Texte source:

+---+

Sur les Instincts. (Société spirite de Paris. — Médium, madame Costel.)
Je t'enseignerai la vraie connaissance du bien et du mal que
l'esprit confond si souvent. Le mal est la révolte des instincts contre
la conscience, ce tact intérieur et délicat qui est le toucher moral.
Quelles sont les limites qui le séparent du bien qu'il côtoie partout ?
Le mal n'est pas complexe : il est un, et il émane de l'être primitif
qui veut la satisfaction de l'instinct aux dépens du devoir. L'instinct,
primitivement destiné à développer chez l'homme animal le soin de sa
conservation et de son bien-être, est la seule origine du mal ; car,
persistant plus violent et plus âpre dans certaines natures, il les
pousse à s'emparer de ce qu'elles désirent ou à concentrer ce qu'elles
possèdent. L'instinct, que les animaux suivent aveuglément, et qui est
leur vertu même, doit sans cesse être combattu par l'homme qui veut
s'élever et remplacer le grossier outil du besoin par les armes finement
ciselées de l'intelligence. Mais, penses-tu, l'instinct n'est pas
toujours mauvais, et souvent l'humanité lui doit de sublimes
inspirations, par exemple, dans la maternité et dans certains actes de
dévouement où il remplace sûrement et promptement la réflexion. Ma
fille, ton objection est précisément la cause de l'erreur dans laquelle
tombent les hommes prompts à méconnaître la vérité toujours absolue dans
ses conséquences. Quels que puissent être les bons résultats d'une
cause mauvaise, les exemples ne doivent jamais faire conclure contre les
prémisses établies par la raison. L'instinct est mauvais, parce qu'il
est purement humain et que l'humanité ne doit songer qu'à se dépouiller
elle-même, à quitter la chair pour s'élever à l'esprit ; et si le mal
côtoie le bien, c'est parce que son principe a souvent des résultats
opposés à lui-même qui le font méconnaître par l'homme léger et emporté
par la sensation. Rien de vraiment bien ne peut émaner de l'instinct :
un sublime élan n'est pas plus le dévouement qu'une inspiration isolée
n'est le génie. Le vrai progrès de l'humanité est sa lutte et son
triomphe contre l'essence même de son être. Jésus a été envoyé sur la
terre pour le prouver humainement. Il a mis à découvert la vérité, belle
source enfouie dans le sable de l'ignorance. Ne troublez plus la
limpidité du divin breuvage par les composés de l'erreur. Et, croyez-le,
les hommes qui ne sont bons et dévoués qu'instinctivement le sont mal ;
car ils subissent une aveugle domination qui peut tout à coup les
précipiter dans l'abîme.

+---+

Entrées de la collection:

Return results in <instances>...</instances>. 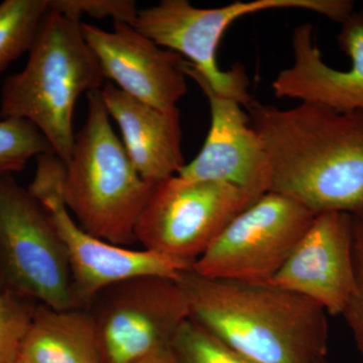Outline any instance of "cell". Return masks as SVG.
I'll return each mask as SVG.
<instances>
[{
    "instance_id": "6da1fadb",
    "label": "cell",
    "mask_w": 363,
    "mask_h": 363,
    "mask_svg": "<svg viewBox=\"0 0 363 363\" xmlns=\"http://www.w3.org/2000/svg\"><path fill=\"white\" fill-rule=\"evenodd\" d=\"M247 112L271 162L269 192L315 215L363 211V111L255 101Z\"/></svg>"
},
{
    "instance_id": "7a4b0ae2",
    "label": "cell",
    "mask_w": 363,
    "mask_h": 363,
    "mask_svg": "<svg viewBox=\"0 0 363 363\" xmlns=\"http://www.w3.org/2000/svg\"><path fill=\"white\" fill-rule=\"evenodd\" d=\"M190 319L255 363H316L328 345L327 312L309 298L271 284L179 278Z\"/></svg>"
},
{
    "instance_id": "3957f363",
    "label": "cell",
    "mask_w": 363,
    "mask_h": 363,
    "mask_svg": "<svg viewBox=\"0 0 363 363\" xmlns=\"http://www.w3.org/2000/svg\"><path fill=\"white\" fill-rule=\"evenodd\" d=\"M105 80L83 35L80 18L49 6L25 68L4 82L0 117L32 123L67 164L75 145L76 102L83 93L101 90Z\"/></svg>"
},
{
    "instance_id": "277c9868",
    "label": "cell",
    "mask_w": 363,
    "mask_h": 363,
    "mask_svg": "<svg viewBox=\"0 0 363 363\" xmlns=\"http://www.w3.org/2000/svg\"><path fill=\"white\" fill-rule=\"evenodd\" d=\"M87 118L66 164L62 197L76 223L119 247L138 242L135 228L156 185L145 181L112 128L101 90L88 93Z\"/></svg>"
},
{
    "instance_id": "5b68a950",
    "label": "cell",
    "mask_w": 363,
    "mask_h": 363,
    "mask_svg": "<svg viewBox=\"0 0 363 363\" xmlns=\"http://www.w3.org/2000/svg\"><path fill=\"white\" fill-rule=\"evenodd\" d=\"M274 9L312 11L340 25L355 11L351 0H252L217 9H199L188 0H162L138 9L133 26L160 47L186 57L214 92L247 109L255 101L248 91L247 73L240 64L222 70L217 64V50L234 21Z\"/></svg>"
},
{
    "instance_id": "8992f818",
    "label": "cell",
    "mask_w": 363,
    "mask_h": 363,
    "mask_svg": "<svg viewBox=\"0 0 363 363\" xmlns=\"http://www.w3.org/2000/svg\"><path fill=\"white\" fill-rule=\"evenodd\" d=\"M0 288L54 309L81 308L52 217L13 175L0 176Z\"/></svg>"
},
{
    "instance_id": "52a82bcc",
    "label": "cell",
    "mask_w": 363,
    "mask_h": 363,
    "mask_svg": "<svg viewBox=\"0 0 363 363\" xmlns=\"http://www.w3.org/2000/svg\"><path fill=\"white\" fill-rule=\"evenodd\" d=\"M66 164L55 154L37 157L28 190L47 209L68 255L74 291L81 308L112 285L136 277L178 279L191 264L150 250L119 247L86 233L76 223L62 197Z\"/></svg>"
},
{
    "instance_id": "ba28073f",
    "label": "cell",
    "mask_w": 363,
    "mask_h": 363,
    "mask_svg": "<svg viewBox=\"0 0 363 363\" xmlns=\"http://www.w3.org/2000/svg\"><path fill=\"white\" fill-rule=\"evenodd\" d=\"M257 199L231 184L171 177L155 187L136 224V241L193 266L227 224Z\"/></svg>"
},
{
    "instance_id": "9c48e42d",
    "label": "cell",
    "mask_w": 363,
    "mask_h": 363,
    "mask_svg": "<svg viewBox=\"0 0 363 363\" xmlns=\"http://www.w3.org/2000/svg\"><path fill=\"white\" fill-rule=\"evenodd\" d=\"M104 363H135L171 346L190 319L187 295L178 279L136 277L104 289L88 306Z\"/></svg>"
},
{
    "instance_id": "30bf717a",
    "label": "cell",
    "mask_w": 363,
    "mask_h": 363,
    "mask_svg": "<svg viewBox=\"0 0 363 363\" xmlns=\"http://www.w3.org/2000/svg\"><path fill=\"white\" fill-rule=\"evenodd\" d=\"M315 216L300 203L267 192L227 224L191 269L207 278L269 283Z\"/></svg>"
},
{
    "instance_id": "8fae6325",
    "label": "cell",
    "mask_w": 363,
    "mask_h": 363,
    "mask_svg": "<svg viewBox=\"0 0 363 363\" xmlns=\"http://www.w3.org/2000/svg\"><path fill=\"white\" fill-rule=\"evenodd\" d=\"M183 71L207 97L211 123L199 154L185 164L178 176L188 181L231 184L257 198L269 192L271 162L242 105L214 92L197 69L186 60Z\"/></svg>"
},
{
    "instance_id": "7c38bea8",
    "label": "cell",
    "mask_w": 363,
    "mask_h": 363,
    "mask_svg": "<svg viewBox=\"0 0 363 363\" xmlns=\"http://www.w3.org/2000/svg\"><path fill=\"white\" fill-rule=\"evenodd\" d=\"M267 284L343 315L354 293L352 215L317 214L285 264Z\"/></svg>"
},
{
    "instance_id": "4fadbf2b",
    "label": "cell",
    "mask_w": 363,
    "mask_h": 363,
    "mask_svg": "<svg viewBox=\"0 0 363 363\" xmlns=\"http://www.w3.org/2000/svg\"><path fill=\"white\" fill-rule=\"evenodd\" d=\"M84 39L105 78L131 97L162 111H175L188 92L185 59L160 47L128 23H114L112 32L82 23Z\"/></svg>"
},
{
    "instance_id": "5bb4252c",
    "label": "cell",
    "mask_w": 363,
    "mask_h": 363,
    "mask_svg": "<svg viewBox=\"0 0 363 363\" xmlns=\"http://www.w3.org/2000/svg\"><path fill=\"white\" fill-rule=\"evenodd\" d=\"M337 42L351 60L348 70L325 63L312 25L297 26L292 37L294 62L272 82L274 96L337 111H363V11H353L341 23Z\"/></svg>"
},
{
    "instance_id": "9a60e30c",
    "label": "cell",
    "mask_w": 363,
    "mask_h": 363,
    "mask_svg": "<svg viewBox=\"0 0 363 363\" xmlns=\"http://www.w3.org/2000/svg\"><path fill=\"white\" fill-rule=\"evenodd\" d=\"M102 99L109 116L123 133V145L131 162L149 183L178 175L185 166L182 152L180 111H162L106 83Z\"/></svg>"
},
{
    "instance_id": "2e32d148",
    "label": "cell",
    "mask_w": 363,
    "mask_h": 363,
    "mask_svg": "<svg viewBox=\"0 0 363 363\" xmlns=\"http://www.w3.org/2000/svg\"><path fill=\"white\" fill-rule=\"evenodd\" d=\"M20 357L28 363H104L89 309L38 304Z\"/></svg>"
},
{
    "instance_id": "e0dca14e",
    "label": "cell",
    "mask_w": 363,
    "mask_h": 363,
    "mask_svg": "<svg viewBox=\"0 0 363 363\" xmlns=\"http://www.w3.org/2000/svg\"><path fill=\"white\" fill-rule=\"evenodd\" d=\"M50 0H6L0 4V73L32 48Z\"/></svg>"
},
{
    "instance_id": "ac0fdd59",
    "label": "cell",
    "mask_w": 363,
    "mask_h": 363,
    "mask_svg": "<svg viewBox=\"0 0 363 363\" xmlns=\"http://www.w3.org/2000/svg\"><path fill=\"white\" fill-rule=\"evenodd\" d=\"M45 154L54 150L32 123L18 118L0 121V176L18 173L33 157Z\"/></svg>"
},
{
    "instance_id": "d6986e66",
    "label": "cell",
    "mask_w": 363,
    "mask_h": 363,
    "mask_svg": "<svg viewBox=\"0 0 363 363\" xmlns=\"http://www.w3.org/2000/svg\"><path fill=\"white\" fill-rule=\"evenodd\" d=\"M171 346L179 363H255L231 350L192 319L182 325Z\"/></svg>"
},
{
    "instance_id": "ffe728a7",
    "label": "cell",
    "mask_w": 363,
    "mask_h": 363,
    "mask_svg": "<svg viewBox=\"0 0 363 363\" xmlns=\"http://www.w3.org/2000/svg\"><path fill=\"white\" fill-rule=\"evenodd\" d=\"M38 303L0 288V363H16Z\"/></svg>"
},
{
    "instance_id": "44dd1931",
    "label": "cell",
    "mask_w": 363,
    "mask_h": 363,
    "mask_svg": "<svg viewBox=\"0 0 363 363\" xmlns=\"http://www.w3.org/2000/svg\"><path fill=\"white\" fill-rule=\"evenodd\" d=\"M352 250L354 293L342 316L363 357V211L352 215Z\"/></svg>"
},
{
    "instance_id": "7402d4cb",
    "label": "cell",
    "mask_w": 363,
    "mask_h": 363,
    "mask_svg": "<svg viewBox=\"0 0 363 363\" xmlns=\"http://www.w3.org/2000/svg\"><path fill=\"white\" fill-rule=\"evenodd\" d=\"M50 9L81 18H112L114 23H135L138 6L133 0H50Z\"/></svg>"
},
{
    "instance_id": "603a6c76",
    "label": "cell",
    "mask_w": 363,
    "mask_h": 363,
    "mask_svg": "<svg viewBox=\"0 0 363 363\" xmlns=\"http://www.w3.org/2000/svg\"><path fill=\"white\" fill-rule=\"evenodd\" d=\"M135 363H179L172 346L160 348Z\"/></svg>"
},
{
    "instance_id": "cb8c5ba5",
    "label": "cell",
    "mask_w": 363,
    "mask_h": 363,
    "mask_svg": "<svg viewBox=\"0 0 363 363\" xmlns=\"http://www.w3.org/2000/svg\"><path fill=\"white\" fill-rule=\"evenodd\" d=\"M16 363H28V362H26V359H23V357H18V359H16Z\"/></svg>"
},
{
    "instance_id": "d4e9b609",
    "label": "cell",
    "mask_w": 363,
    "mask_h": 363,
    "mask_svg": "<svg viewBox=\"0 0 363 363\" xmlns=\"http://www.w3.org/2000/svg\"><path fill=\"white\" fill-rule=\"evenodd\" d=\"M316 363H328L325 359L319 360V362H317Z\"/></svg>"
}]
</instances>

+---+

Série d'exercices:
**A)** Indiquez si chacun des énoncés suivants concorde avec le texte sur les instincts, en répondant par oui ou par non et en citant les mots décisifs du texte : (i) le mal émane de l'être primitif qui veut satisfaire l'instinct aux dépens du devoir ; (ii) l'instinct est présenté comme bon parce qu'il est purement humain ; (iii) les hommes qui ne sont bons et dévoués que par instinct le sont bien.
**B)** Reproduisez sans rien changer le passage du texte sur les instincts qui commence à « Je t'enseignerai la » et se termine à « le toucher moral. ».

Réponses par consigne:
**A)**
(i) Oui : « il émane de l'être primitif qui veut la satisfaction de l'instinct aux dépens du devoir ».
(ii) Non : « L'instinct est mauvais, parce qu'il est purement humain ».
(iii) Non : « les hommes qui ne sont bons et dévoués qu'instinctivement le sont mal ».

**B)**
Je t'enseignerai la vraie connaissance du bien et du mal que
l'esprit confond si souvent. Le mal est la révolte des instincts contre
la conscience, ce tact intérieur et délicat qui est le toucher moral.